| Problem set |
A. Print the part of the Mark 7 passage from "More thoughts arising, direct" to "about the parable.".
B. In one to three sentences, explain why, according to the Mark 7 passage, whatever goes into a person from outside cannot defile.
C. Pick up the Mark 7 passage after its final sentence and keep writing.

| Text section |
More thoughts arising, direct from brain to laptop, from PAYG.  Today's reading was from Mark 7:

Then he called the crowd again and said to them, "Listen to me, all of you, and understand: there is nothing outside a person that by going in can defile, but the things that come out are what defile."
When he had left the crowd and entered the house, his disciples asked him about the parable.
He said to them, "Then do you also fail to understand? Do you not see that whatever goes into a person from outside cannot defile,  since it enters, not the heart but the stomach, and goes out into the sewer?" (Thus he declared all foods clean.)

| Stored items |
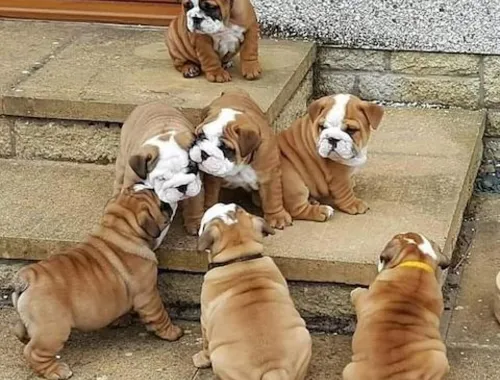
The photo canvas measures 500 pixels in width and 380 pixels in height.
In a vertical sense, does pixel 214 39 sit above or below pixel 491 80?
above

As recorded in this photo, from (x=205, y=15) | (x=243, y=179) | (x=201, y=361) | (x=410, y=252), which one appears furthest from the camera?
(x=205, y=15)

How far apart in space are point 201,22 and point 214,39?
293mm

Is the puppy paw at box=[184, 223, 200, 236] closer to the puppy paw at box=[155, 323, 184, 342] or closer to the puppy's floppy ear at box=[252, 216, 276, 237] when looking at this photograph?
the puppy paw at box=[155, 323, 184, 342]

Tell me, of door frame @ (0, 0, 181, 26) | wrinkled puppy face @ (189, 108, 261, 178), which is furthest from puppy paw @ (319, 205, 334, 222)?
door frame @ (0, 0, 181, 26)

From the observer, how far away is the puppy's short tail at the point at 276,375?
4168 millimetres

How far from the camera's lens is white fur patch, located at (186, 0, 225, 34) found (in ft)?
18.0

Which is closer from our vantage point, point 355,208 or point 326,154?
point 326,154

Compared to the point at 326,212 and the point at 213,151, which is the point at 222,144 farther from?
the point at 326,212

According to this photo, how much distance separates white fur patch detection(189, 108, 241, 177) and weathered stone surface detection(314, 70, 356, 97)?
5.92 feet

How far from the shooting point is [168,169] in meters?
→ 4.72

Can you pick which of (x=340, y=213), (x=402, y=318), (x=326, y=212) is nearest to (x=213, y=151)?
(x=326, y=212)


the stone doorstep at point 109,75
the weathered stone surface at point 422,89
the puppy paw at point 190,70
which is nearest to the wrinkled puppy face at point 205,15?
→ the stone doorstep at point 109,75

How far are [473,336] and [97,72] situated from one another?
7.74 feet

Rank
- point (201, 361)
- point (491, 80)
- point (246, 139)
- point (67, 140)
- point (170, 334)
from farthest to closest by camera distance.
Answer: point (491, 80)
point (67, 140)
point (170, 334)
point (246, 139)
point (201, 361)
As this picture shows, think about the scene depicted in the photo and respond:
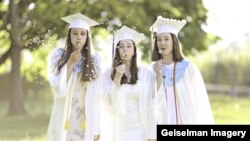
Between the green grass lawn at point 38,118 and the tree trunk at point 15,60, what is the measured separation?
1.21 ft

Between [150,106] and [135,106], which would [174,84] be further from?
[135,106]

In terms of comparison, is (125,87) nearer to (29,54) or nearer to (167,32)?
(167,32)

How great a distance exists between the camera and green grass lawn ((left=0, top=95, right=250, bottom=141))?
13.0 metres

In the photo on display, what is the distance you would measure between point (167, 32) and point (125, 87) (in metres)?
0.61

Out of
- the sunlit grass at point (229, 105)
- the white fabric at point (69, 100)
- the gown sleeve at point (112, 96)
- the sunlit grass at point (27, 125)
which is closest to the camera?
the white fabric at point (69, 100)

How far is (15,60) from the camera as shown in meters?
16.2

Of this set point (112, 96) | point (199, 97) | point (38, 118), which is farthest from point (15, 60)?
point (199, 97)

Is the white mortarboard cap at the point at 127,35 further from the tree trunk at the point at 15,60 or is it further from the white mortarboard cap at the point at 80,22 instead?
the tree trunk at the point at 15,60

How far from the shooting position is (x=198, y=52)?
17.8m

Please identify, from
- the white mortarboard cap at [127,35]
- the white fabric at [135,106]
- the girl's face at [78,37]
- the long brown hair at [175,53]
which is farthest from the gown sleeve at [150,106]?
the girl's face at [78,37]

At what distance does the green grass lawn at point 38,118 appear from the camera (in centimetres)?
1299

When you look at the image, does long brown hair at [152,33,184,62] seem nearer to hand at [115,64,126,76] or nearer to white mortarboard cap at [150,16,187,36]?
white mortarboard cap at [150,16,187,36]

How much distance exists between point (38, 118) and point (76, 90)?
40.5 feet

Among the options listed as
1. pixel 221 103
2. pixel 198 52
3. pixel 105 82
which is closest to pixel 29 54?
pixel 198 52
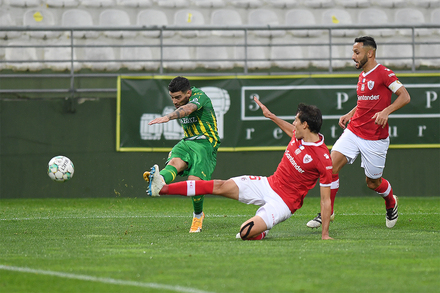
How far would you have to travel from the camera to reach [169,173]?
6.42 m

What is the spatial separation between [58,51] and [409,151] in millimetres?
8820

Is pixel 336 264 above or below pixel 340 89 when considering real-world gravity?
below

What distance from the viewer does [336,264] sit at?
4.40m

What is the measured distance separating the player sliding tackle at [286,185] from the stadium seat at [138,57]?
27.8 feet

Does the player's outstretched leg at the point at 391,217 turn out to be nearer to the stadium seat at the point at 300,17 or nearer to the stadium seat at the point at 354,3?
Result: the stadium seat at the point at 300,17

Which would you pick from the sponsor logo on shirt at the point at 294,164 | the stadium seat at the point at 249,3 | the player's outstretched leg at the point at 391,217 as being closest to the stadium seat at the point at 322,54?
the stadium seat at the point at 249,3

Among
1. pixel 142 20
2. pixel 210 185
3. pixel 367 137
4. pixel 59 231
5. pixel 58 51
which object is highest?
pixel 142 20

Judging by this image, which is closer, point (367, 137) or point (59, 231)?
point (59, 231)

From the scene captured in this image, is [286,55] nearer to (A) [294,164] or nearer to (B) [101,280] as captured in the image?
(A) [294,164]

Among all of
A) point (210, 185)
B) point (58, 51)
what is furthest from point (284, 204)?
point (58, 51)

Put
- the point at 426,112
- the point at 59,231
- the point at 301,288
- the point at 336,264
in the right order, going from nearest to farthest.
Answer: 1. the point at 301,288
2. the point at 336,264
3. the point at 59,231
4. the point at 426,112

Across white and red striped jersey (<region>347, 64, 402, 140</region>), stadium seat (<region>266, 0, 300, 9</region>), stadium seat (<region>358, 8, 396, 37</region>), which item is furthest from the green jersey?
stadium seat (<region>358, 8, 396, 37</region>)

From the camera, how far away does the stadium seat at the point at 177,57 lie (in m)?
13.9

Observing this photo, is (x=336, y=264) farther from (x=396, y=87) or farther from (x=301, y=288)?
(x=396, y=87)
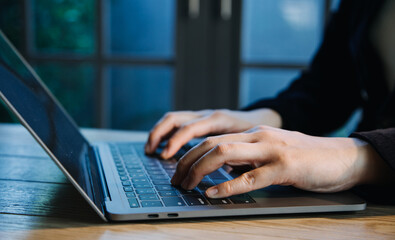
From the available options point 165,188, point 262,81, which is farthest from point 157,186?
point 262,81

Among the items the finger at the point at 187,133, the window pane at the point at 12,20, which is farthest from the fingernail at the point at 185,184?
the window pane at the point at 12,20

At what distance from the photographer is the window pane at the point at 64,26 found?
207 centimetres

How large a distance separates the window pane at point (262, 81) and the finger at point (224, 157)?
1471 mm

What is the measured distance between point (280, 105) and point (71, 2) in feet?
5.14

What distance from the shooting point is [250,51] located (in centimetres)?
193

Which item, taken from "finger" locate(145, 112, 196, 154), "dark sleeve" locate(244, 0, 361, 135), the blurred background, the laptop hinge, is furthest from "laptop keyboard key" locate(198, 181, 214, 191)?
the blurred background

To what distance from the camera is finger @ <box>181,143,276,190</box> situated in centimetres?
46

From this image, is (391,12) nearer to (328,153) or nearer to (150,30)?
(328,153)

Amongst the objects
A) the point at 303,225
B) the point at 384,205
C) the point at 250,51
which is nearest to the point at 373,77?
the point at 384,205

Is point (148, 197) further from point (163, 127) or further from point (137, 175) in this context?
point (163, 127)

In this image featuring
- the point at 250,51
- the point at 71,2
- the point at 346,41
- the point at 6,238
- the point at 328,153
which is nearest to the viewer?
the point at 6,238

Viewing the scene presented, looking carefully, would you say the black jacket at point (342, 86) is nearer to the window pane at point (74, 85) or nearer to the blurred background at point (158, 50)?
the blurred background at point (158, 50)

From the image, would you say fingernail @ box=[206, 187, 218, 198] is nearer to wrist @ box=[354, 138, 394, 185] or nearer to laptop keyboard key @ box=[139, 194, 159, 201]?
A: laptop keyboard key @ box=[139, 194, 159, 201]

| Task-by-task outputs |
A.
More thoughts arising, direct from brain to laptop, from PAYG.  Today's reading was from Mark 7:

Then he called the crowd again and said to them, "Listen to me, all of you, and understand: there is nothing outside a person that by going in can defile, but the things that come out are what defile."
When he had left the crowd and entered the house, his disciples asked him about the parable.

B. It cannot defile because it does not enter the heart. It enters the stomach and then goes out into the sewer.

C.
And he said, "It is what comes out of a person that defiles.  For it is from within, from the human heart, that evil intentions come: fornication, theft, murder, adultery, avarice, wickedness, deceit, licentiousness, envy, slander, pride, folly. All these evil things come from within, and they defile a person." Mark 7: 14 - 23 NRSV

Usually this is read pretty much literally, that there are no foods that can defile us, nothing that is forbidden for us to eat.  Eating certain foods might leave us with stomach ache or worse, but it will not make us 'unclean'.  Food, after all passes through the body, the nutrients are extracted and the waste expelled.  So far, so good.  But the scripture actually says 'no thing' not 'no food'.  Maybe I am playing games here, but it suggests that there is nothing I can see, hear, touch, etc. that in and of itself will defile me.  It seems to render 'things' somehow neutral.  The potential for defilement comes from within, is a function of human propensity to sinfulness, not the objects, foods, books, films, music themselves.  Is this so?  It runs counter to everything I was told in Sunday School/GB/church over decades, where the message to eschew that with the potential to corrupt or defile was loud, clear and rooted in other passages of scripture.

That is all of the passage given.